A useful starting point is to think about emotions as information to be curious about rather than as problems. Emotions are feedback that can help you understand situations, relational dynamics, and behavior. Next, put your feelings into words. Naming what you are feeling reduces emotional reactivity and supports reflection and more deliberate psychological processing (Lieberman and colleagues, 2007). Naming an emotion helps the nervous system settle.
Next, consider how your unexpressed emotion might show up physically—tension, teeth grinding, pain, and digestive issues may be a manifestation of unexpressed feelings.
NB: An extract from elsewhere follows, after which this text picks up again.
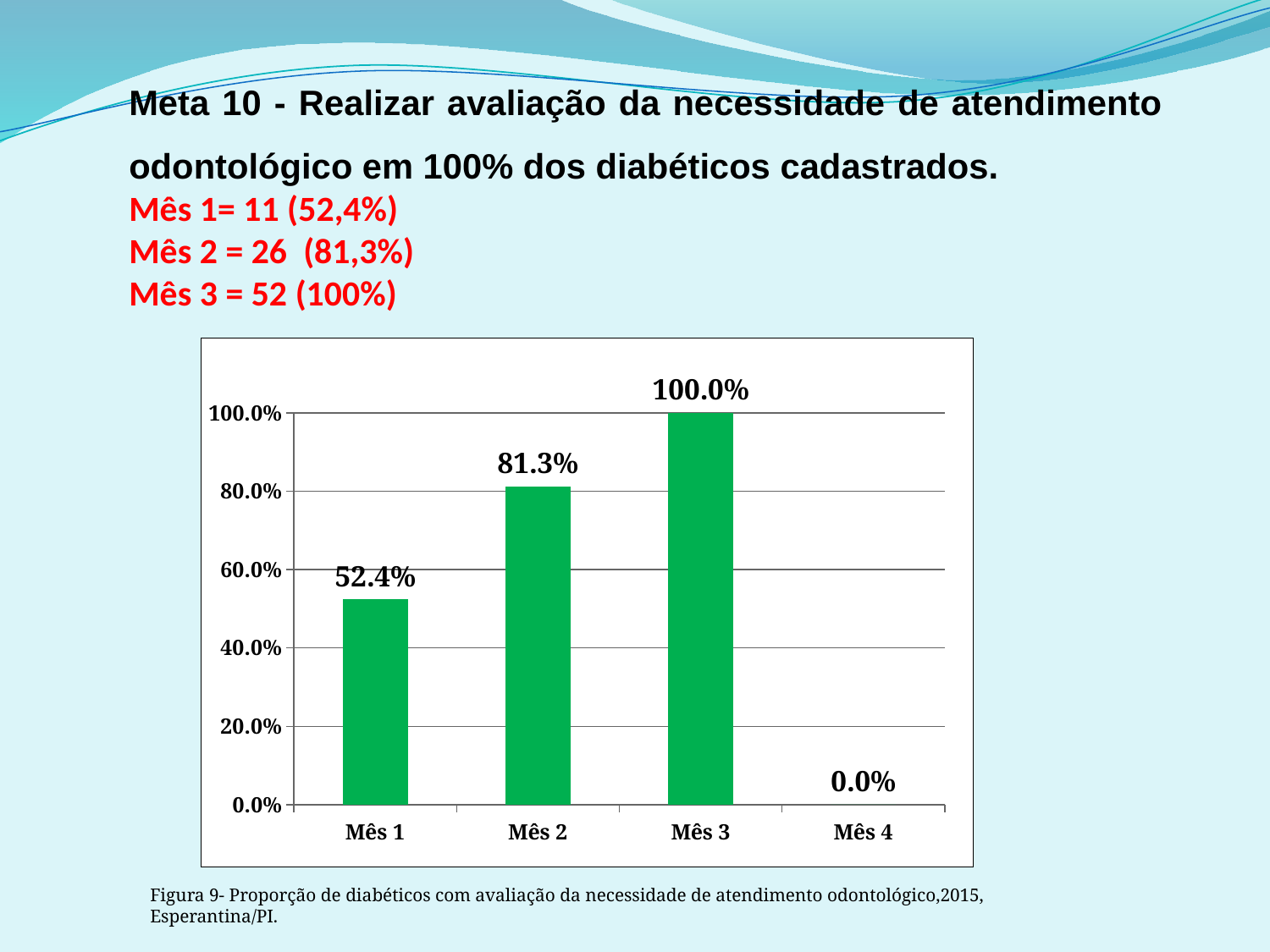
What is the value for Mês 2? 81.3% What is the value for Mês 3? 100.0% Is the value for Mês 1 greater or less than 60.0%? less How many months are shown on the x axis? 4 What is the value for Mês 4? 0.0% What kind of chart is shown? bar chart Which month has the highest value? Mês 3 What is the difference between the values for Mês 2 and Mês 1? 28.9% Which is larger, the value for Mês 2 or the value for Mês 1? Mês 2 Do the values rise or fall from Mês 1 to Mês 3? rise What is the value for Mês 1? 52.4% Which month has the lowest value? Mês 4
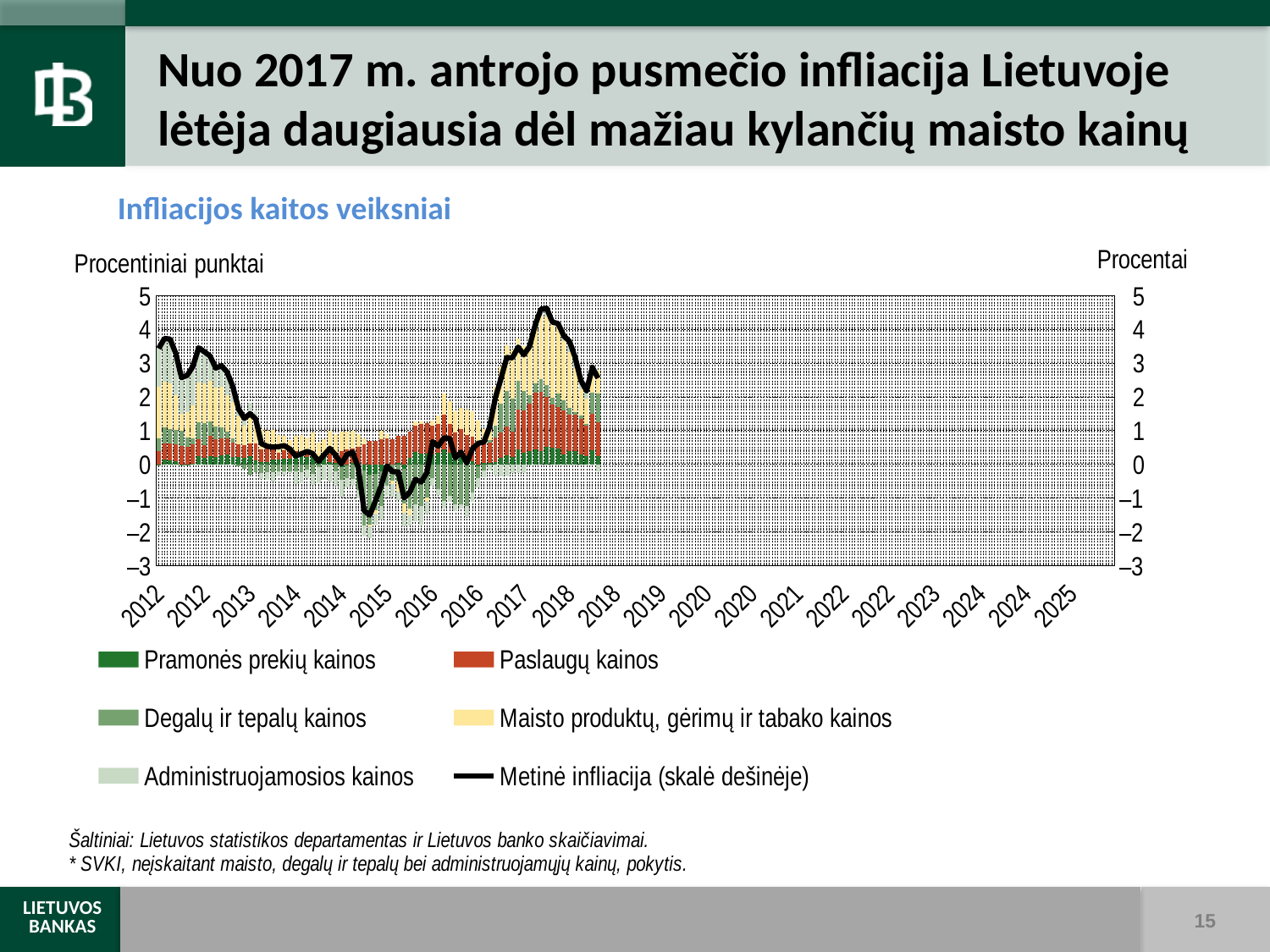
Is the last plotted value of the Metinė infliacija line in 2018 greater or less than 2? greater What kind of chart is shown on the slide? Stacked bar chart with a line What is the maximum value shown on the left axis? 5 How many series does the legend list? 6 Does the Metinė infliacija line rise or fall between 2012 and 2014? fall Is the peak value of the Metinė infliacija line in early 2018 greater or less than 4? greater Which is higher on the Metinė infliacija line: the peak in 2018 or the value at the start of 2012? the peak in 2018 Which series is plotted on the right-hand scale according to the legend? Metinė infliacija Is the lowest value of the Metinė infliacija line in 2015 greater or less than -1? less Does the Metinė infliacija line rise or fall between 2016 and early 2018? rise What is the title of the chart? Infliacijos kaitos veiksniai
Also consider the psychological experience associated with particular feelings. For example, instead of denying you are sad or compartmentalizing and rejecting anger, make space for those feelings and honor them as valid.
When you first identify what you are feeling and then explore new ways of understanding it, the brain shows less emotional overload and greater balance. Slow down and name what you are feeling as accurately as possible. Make space to feel it without pressuring yourself to fix it. Once the feeling has been recognized and validated, you are more able to explore what it might mean. Only then can you release the emotion.
Recognizing and validating an emotion does not mean ridding yourself of anger, pain, or fear. Releasing stuck emotions is about integration; allowing yourself to experience the emotion a little bit at a time, without suppressing, escalating, or dissociating. Processing may involve grieving, setting better boundaries, becoming more flexible, and seeking therapeutic help. When release is framed only as getting it out, it’s easy to chase catharsis, only to feel worse. When release is framed as integration, you move toward resolution. The emotion becomes informative feedback, without judgment.
A final note: Emotions get stuck not only because individuals resist them, but because environments punish them. Families, workplaces, and cultures may reward stoicism, productivity, and pleasantness while penalizing anger, fear, and grief. Not every feeling should be expressed everywhere.
When people learn they can feel anger without becoming destructive, fear without collapsing, and grief without disappearing, emotions stop behaving like trapped energy and start behaving like what they are: adaptive signals that can guide choice, intimacy, and repair. Your mind and body can open to healing and growth (Hoyt and colleagues, 2024). This is what it means to be resilient. This is what it means to be emotionally strong.